De cabelo apanhado e relaxada no sofá, Ika, natural da Indonésia, recorre à curvatura entre o polegar e o indicador para explicar como é feita a incisão no clitóris que conhece como circuncisão feminina. Não se recorda daquilo por que passou, já que era recém-nascida e as memórias só mais tarde se começaram a formar. Foram os pais que, mais tarde, lho contaram. Mas tem presentes as imagens do dia em que a sua filha passou pelo mesmo.

Quis Ika que a tradição continuasse, tendo sido encorajada pela família nesse sentido, pelo que a filha foi também circuncisada quando era bebé. Uma decisão tomada apenas aquando do nascimento da criança.

Aponta que depois do nascimento, por causa da tradição, a enfermeira procede à circuncisão na clínica. “É tradição; então mesmo que não peçam aos pais, eles (profissionais de saúde) fazem-no”, explica ao Jornal TRIBUNA DE MACAU. No caso da sua filha, Ika sabia que a enfermeira ia fazer o procedimento e assistiu. Questionada sobre se foi difícil observar, responde negativamente: “é tradição; por isso tudo bem”. Nesse sentido, compara a prática à circuncisão masculina. “É como os rapazes, têm de fazer isso. Nuns países faz-se quando acabam de nascer, noutros esperam até terem cerca de nove anos”.

Yosa, que se encontra sentada ao lado, vai ajudando à tradução, dando apoio quando as palavras em inglês se tornam mais difíceis de encontrar. É assim que Ika nos explica acreditar que a circuncisão feminina se dá por motivos de limpeza e esclarece que “é para abrir”, cortando-se “só um pouco”. Com base na sua explicação, não é retirada nenhuma componente da genitália feminina externa. Reconhece que o procedimento dói, “porque a minha filha chorou e sangrou um pouco”, no entanto, não acredita que daí possam resultar problemas de saúde futuros.

Hoje, a filha tem 19 anos e a mãe indica que tomaria a mesma decisão se tivesse outra criança do género feminino.

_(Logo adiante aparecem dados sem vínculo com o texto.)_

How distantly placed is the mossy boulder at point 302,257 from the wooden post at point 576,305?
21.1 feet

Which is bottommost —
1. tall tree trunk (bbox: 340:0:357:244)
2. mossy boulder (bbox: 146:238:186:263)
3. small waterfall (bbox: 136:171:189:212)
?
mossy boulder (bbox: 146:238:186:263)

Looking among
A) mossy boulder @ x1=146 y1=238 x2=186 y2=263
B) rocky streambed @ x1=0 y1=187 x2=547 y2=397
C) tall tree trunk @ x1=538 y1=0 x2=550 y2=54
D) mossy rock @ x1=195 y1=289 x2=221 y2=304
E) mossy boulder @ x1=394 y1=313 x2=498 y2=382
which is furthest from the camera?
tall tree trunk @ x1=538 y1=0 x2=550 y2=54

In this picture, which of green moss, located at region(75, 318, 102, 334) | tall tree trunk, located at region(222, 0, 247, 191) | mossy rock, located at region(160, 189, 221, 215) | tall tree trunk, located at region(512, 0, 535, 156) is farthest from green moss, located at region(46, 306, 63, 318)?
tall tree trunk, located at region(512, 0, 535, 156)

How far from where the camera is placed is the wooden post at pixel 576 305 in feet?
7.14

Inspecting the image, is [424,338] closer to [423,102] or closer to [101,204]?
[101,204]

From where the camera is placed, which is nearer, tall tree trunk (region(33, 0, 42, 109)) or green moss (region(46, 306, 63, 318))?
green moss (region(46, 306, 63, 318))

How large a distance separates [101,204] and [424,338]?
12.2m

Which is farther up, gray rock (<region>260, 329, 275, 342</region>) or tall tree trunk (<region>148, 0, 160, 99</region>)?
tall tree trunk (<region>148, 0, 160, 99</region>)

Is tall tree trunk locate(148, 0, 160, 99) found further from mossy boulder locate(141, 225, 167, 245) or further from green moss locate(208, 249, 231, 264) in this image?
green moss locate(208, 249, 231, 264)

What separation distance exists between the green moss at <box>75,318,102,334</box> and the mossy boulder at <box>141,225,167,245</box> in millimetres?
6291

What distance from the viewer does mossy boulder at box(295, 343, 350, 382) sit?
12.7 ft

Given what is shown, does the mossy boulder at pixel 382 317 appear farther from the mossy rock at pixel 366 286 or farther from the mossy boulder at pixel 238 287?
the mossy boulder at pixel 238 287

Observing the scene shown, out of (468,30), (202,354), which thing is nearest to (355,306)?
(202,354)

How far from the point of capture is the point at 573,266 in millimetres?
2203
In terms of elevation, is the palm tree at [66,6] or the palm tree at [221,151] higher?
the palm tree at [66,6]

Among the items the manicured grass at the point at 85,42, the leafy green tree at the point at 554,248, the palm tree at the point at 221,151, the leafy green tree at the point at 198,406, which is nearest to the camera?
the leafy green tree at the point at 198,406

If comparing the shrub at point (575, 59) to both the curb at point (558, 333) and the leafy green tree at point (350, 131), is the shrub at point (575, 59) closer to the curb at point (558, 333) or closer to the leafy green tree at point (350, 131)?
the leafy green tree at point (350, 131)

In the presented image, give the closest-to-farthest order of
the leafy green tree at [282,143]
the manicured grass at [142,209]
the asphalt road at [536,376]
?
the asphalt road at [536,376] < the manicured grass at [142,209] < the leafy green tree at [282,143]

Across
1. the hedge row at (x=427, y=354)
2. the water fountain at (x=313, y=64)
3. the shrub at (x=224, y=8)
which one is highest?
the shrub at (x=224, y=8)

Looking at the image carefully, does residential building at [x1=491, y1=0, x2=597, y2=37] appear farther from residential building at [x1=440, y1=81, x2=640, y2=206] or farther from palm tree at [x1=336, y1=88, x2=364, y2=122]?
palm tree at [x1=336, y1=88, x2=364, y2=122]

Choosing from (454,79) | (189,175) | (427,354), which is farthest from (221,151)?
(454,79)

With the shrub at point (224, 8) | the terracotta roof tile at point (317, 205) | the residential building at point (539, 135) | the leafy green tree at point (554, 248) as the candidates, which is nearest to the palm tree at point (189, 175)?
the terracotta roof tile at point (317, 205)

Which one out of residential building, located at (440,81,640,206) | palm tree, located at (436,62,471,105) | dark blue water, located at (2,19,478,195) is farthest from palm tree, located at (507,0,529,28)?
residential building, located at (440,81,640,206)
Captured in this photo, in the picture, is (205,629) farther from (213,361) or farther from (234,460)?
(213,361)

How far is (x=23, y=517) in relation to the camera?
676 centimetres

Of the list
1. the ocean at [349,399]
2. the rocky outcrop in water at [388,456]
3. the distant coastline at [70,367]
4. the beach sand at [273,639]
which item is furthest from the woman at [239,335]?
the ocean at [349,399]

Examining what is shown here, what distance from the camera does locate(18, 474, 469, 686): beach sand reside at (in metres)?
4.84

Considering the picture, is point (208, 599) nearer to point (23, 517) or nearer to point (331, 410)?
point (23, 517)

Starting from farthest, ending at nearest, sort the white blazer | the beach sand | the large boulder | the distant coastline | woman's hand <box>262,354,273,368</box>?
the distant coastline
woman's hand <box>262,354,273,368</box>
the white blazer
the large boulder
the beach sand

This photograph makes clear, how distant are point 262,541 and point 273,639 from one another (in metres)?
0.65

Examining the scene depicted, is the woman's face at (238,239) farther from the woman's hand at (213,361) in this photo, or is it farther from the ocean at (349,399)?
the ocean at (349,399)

Optar por outra via seria sentir que estava a desrespeitar a família e a tradição. “Na Indonésia tem de se fazer, não se consegue parar”, diz, acrescentando que “tradição é muito forte” e que a cultura indica ser saudável.

Ika desconhece se a filha tem conhecimento de ter sido circuncisada, colocando como hipótese que todas as mulheres acabem por descobrir quando engravidam ou dão à luz. No entanto, sublinha que não se fala no tema, não por ser segredo mas porque “toda a gente sabe”.

De acordo com dados da UNICEF, entre 2010 e 2015, 49% das raparigas entre os zero e os 14 anos na Indonésia foram sujeitas a mutilação genital feminina (MGF), outro dos nomes atribuídos. Em contraste com a prática da maioria dos países, onde a mutilação genital feminina foi realizada através de meios tradicionais, na Indonésia, foram profissionais de saúde a realizar o procedimento a mais de metade das raparigas a ele sujeitas.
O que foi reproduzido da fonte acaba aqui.